**EXERCISE DESCRIPTION:** Please set down only the lines running from the one with "Bouquet de mariée avec des callas 7" through the last line of the entries, exactly as written and without any pictures.

╭─ MATERIAL FOR THIS EXERCISE

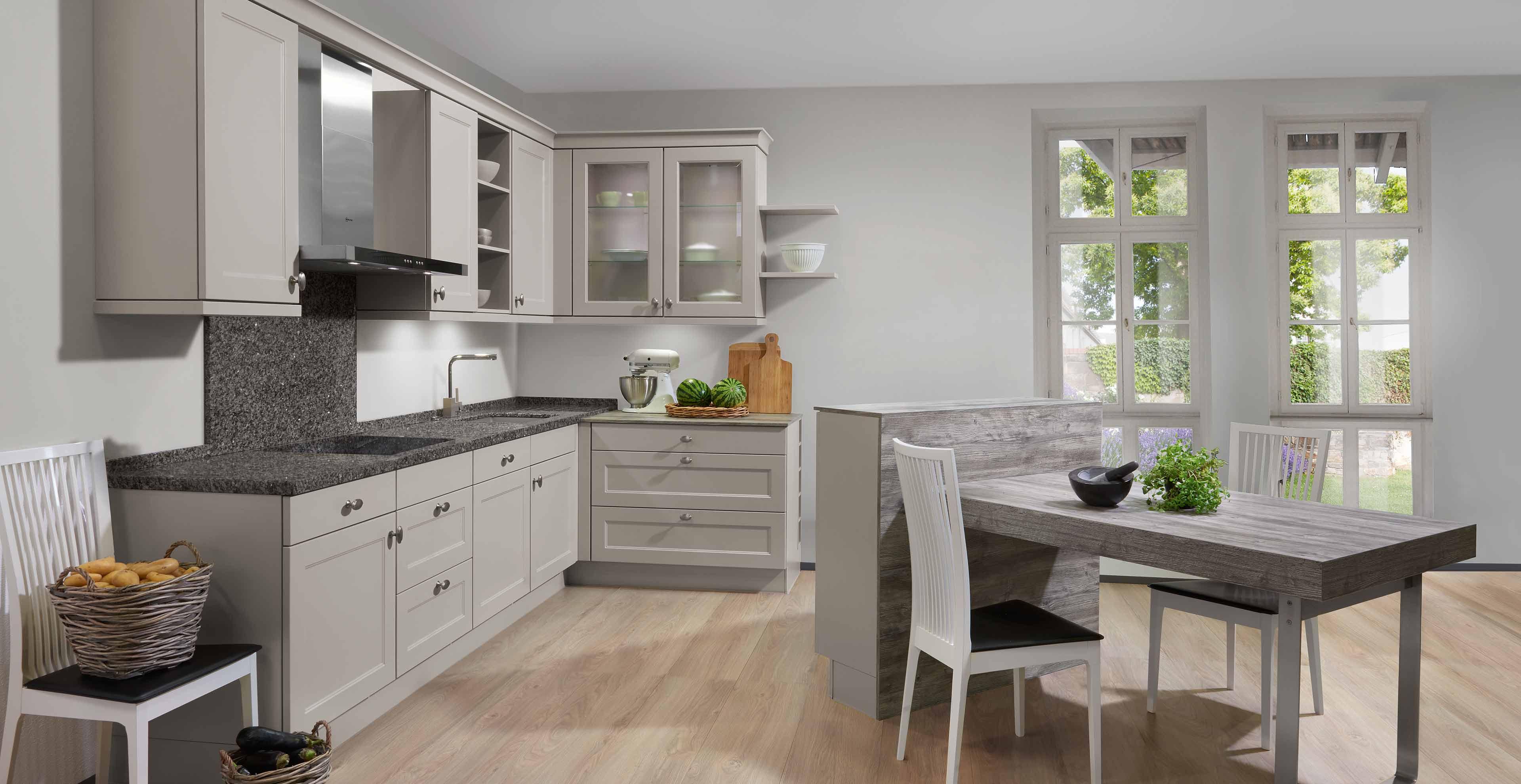 Landhausküche in L-Form Chalet Sand – Marquardt Küchen
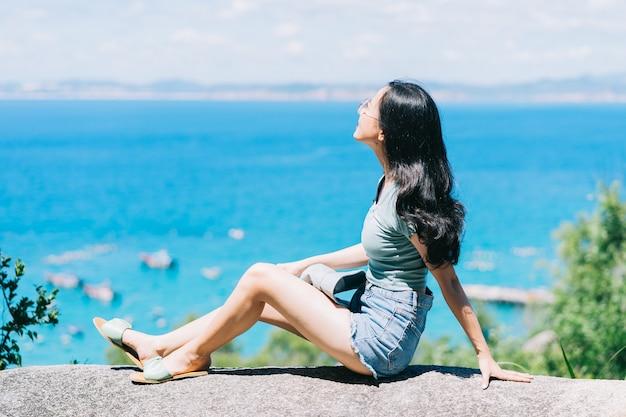 Jovem mulher asiática relaxando no verão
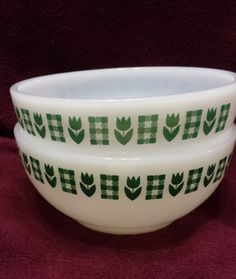 Two Termocrisa Milk Glass Bowls Chili Cereal Tulip Gingham Pattern Vintage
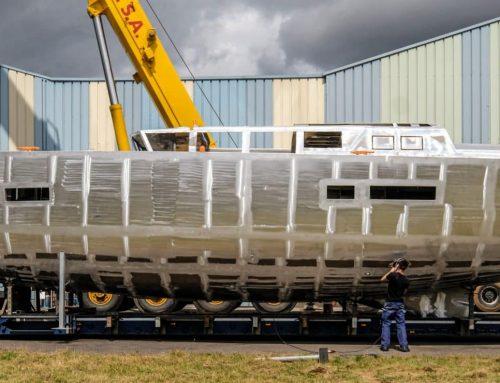 Transportation of the hull of Garcia Exploration 60 #1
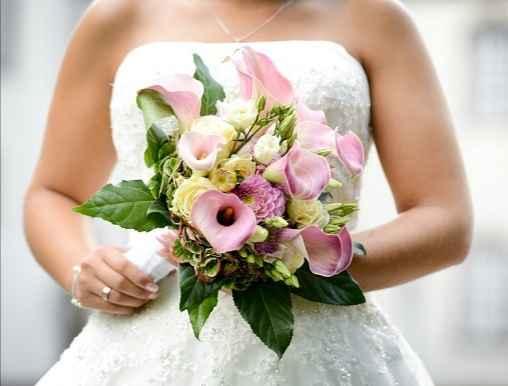 Bouquet de mariée avec des callas 7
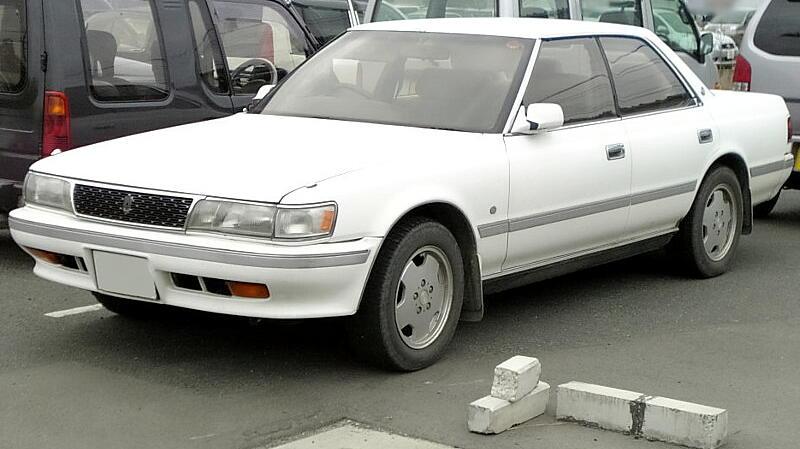 Toyota_Chaser_1990 (1).jpg
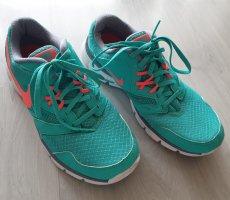Schöne Nike Sneaker Gr.  41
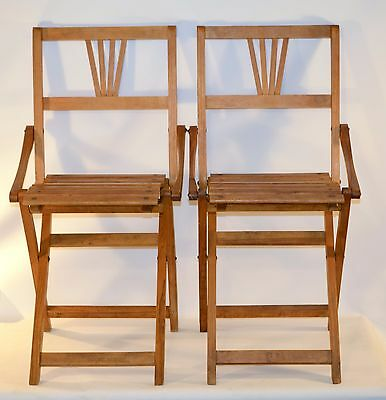 Antique Mid-Century (Vintage) Pair of Wood Slatted Folding Chair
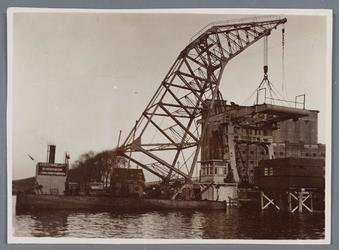 WAT002002125 Vernieuwing van de Zaanbrug, door middel van een hijskraan op een ponton.Bovendeel van de brug word geplaatst.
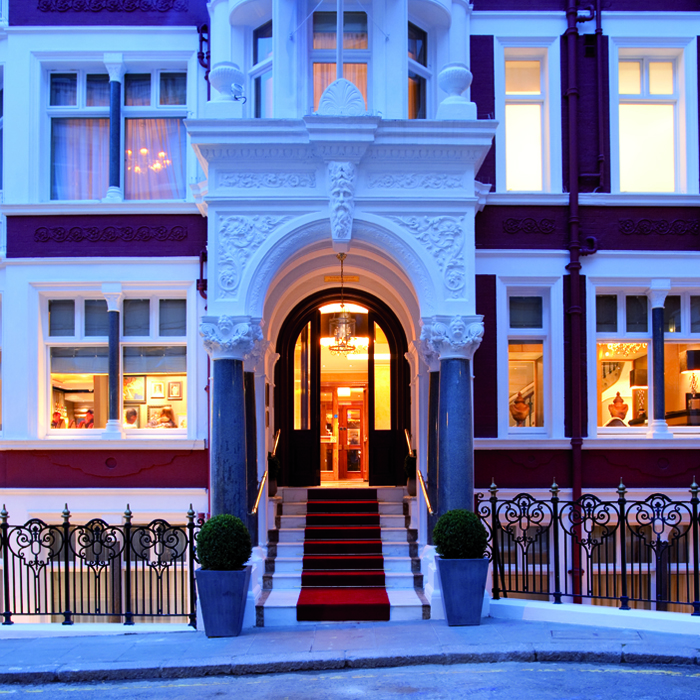 Seven Park Place at St James Hotel & Club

╰─

**SOLUTION TO THIS PROBLEM:**
 Bouquet de mariée avec des callas 7
 Toyota_Chaser_1990 (1).jpg
Schöne Nike Sneaker Gr.  41
 Antique Mid-Century (Vintage) Pair of Wood Slatted Folding Chair
 WAT002002125 Vernieuwing van de Zaanbrug, door middel van een hijskraan op een ponton.Bovendeel van de brug word geplaatst.
 Seven Park Place at St James Hotel & Club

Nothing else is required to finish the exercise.